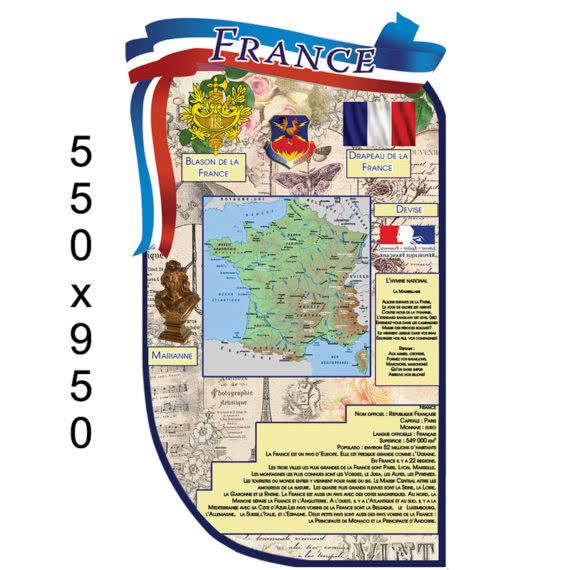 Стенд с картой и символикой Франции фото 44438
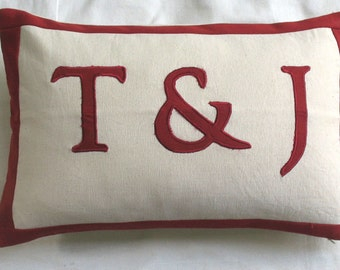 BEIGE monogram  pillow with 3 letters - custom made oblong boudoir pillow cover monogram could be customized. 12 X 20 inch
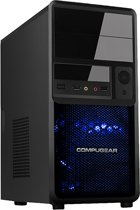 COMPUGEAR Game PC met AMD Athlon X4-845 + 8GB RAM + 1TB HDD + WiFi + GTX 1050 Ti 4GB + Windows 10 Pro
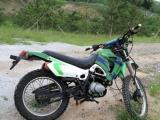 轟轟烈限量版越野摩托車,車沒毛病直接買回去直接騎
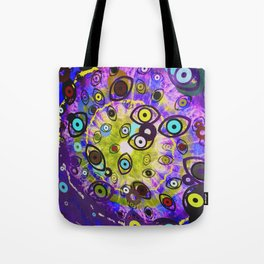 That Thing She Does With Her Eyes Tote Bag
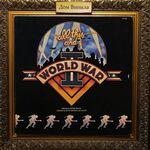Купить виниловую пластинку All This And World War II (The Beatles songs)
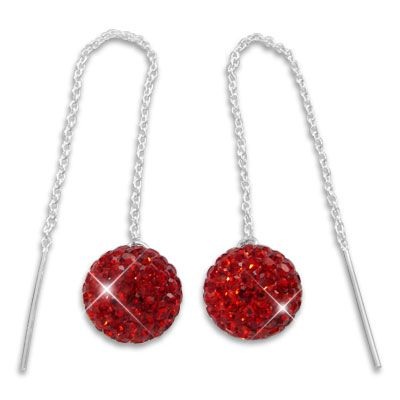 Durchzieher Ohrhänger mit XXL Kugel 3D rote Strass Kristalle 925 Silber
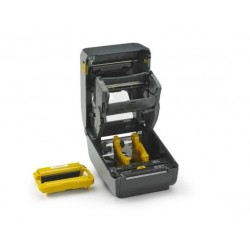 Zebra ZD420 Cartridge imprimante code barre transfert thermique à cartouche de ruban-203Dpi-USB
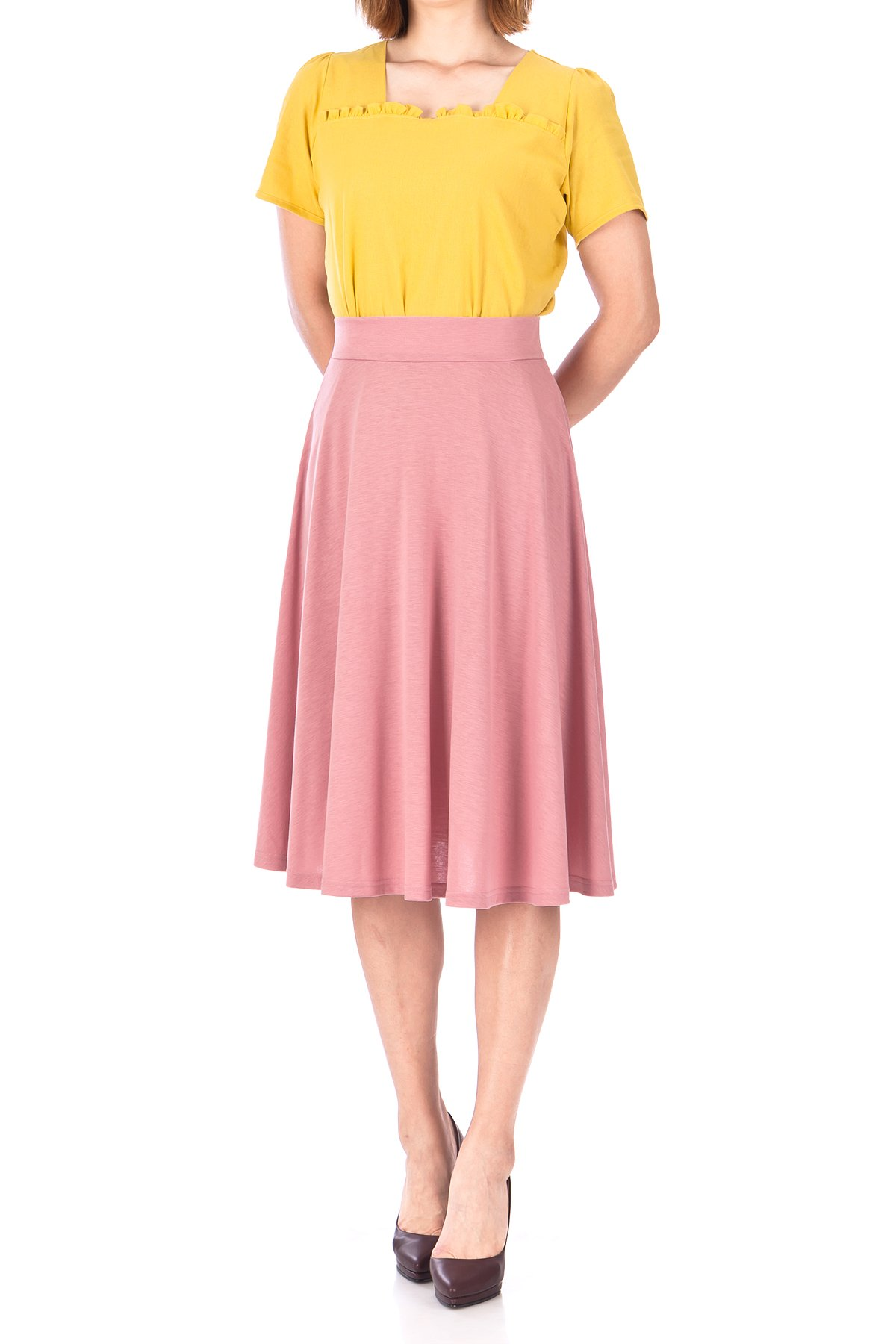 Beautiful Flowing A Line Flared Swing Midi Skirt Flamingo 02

§

When copying the records, reproduce every entry exactly and omit all pictures.

 Стенд с картой и символикой Франции фото 44438
 BEIGE monogram  pillow with 3 letters - custom made oblong boudoir pillow cover monogram could be customized. 12 X 20 inch
 COMPUGEAR Game PC met AMD Athlon X4-845 + 8GB RAM + 1TB HDD + WiFi + GTX 1050 Ti 4GB + Windows 10 Pro
 轟轟烈限量版越野摩托車,車沒毛病直接買回去直接騎
 That Thing She Does With Her Eyes Tote Bag
Купить виниловую пластинку All This And World War II (The Beatles songs)
 Durchzieher Ohrhänger mit XXL Kugel 3D rote Strass Kristalle 925 Silber
 Zebra ZD420 Cartridge imprimante code barre transfert thermique à cartouche de ruban-203Dpi-USB
 Beautiful Flowing A Line Flared Swing Midi Skirt Flamingo 02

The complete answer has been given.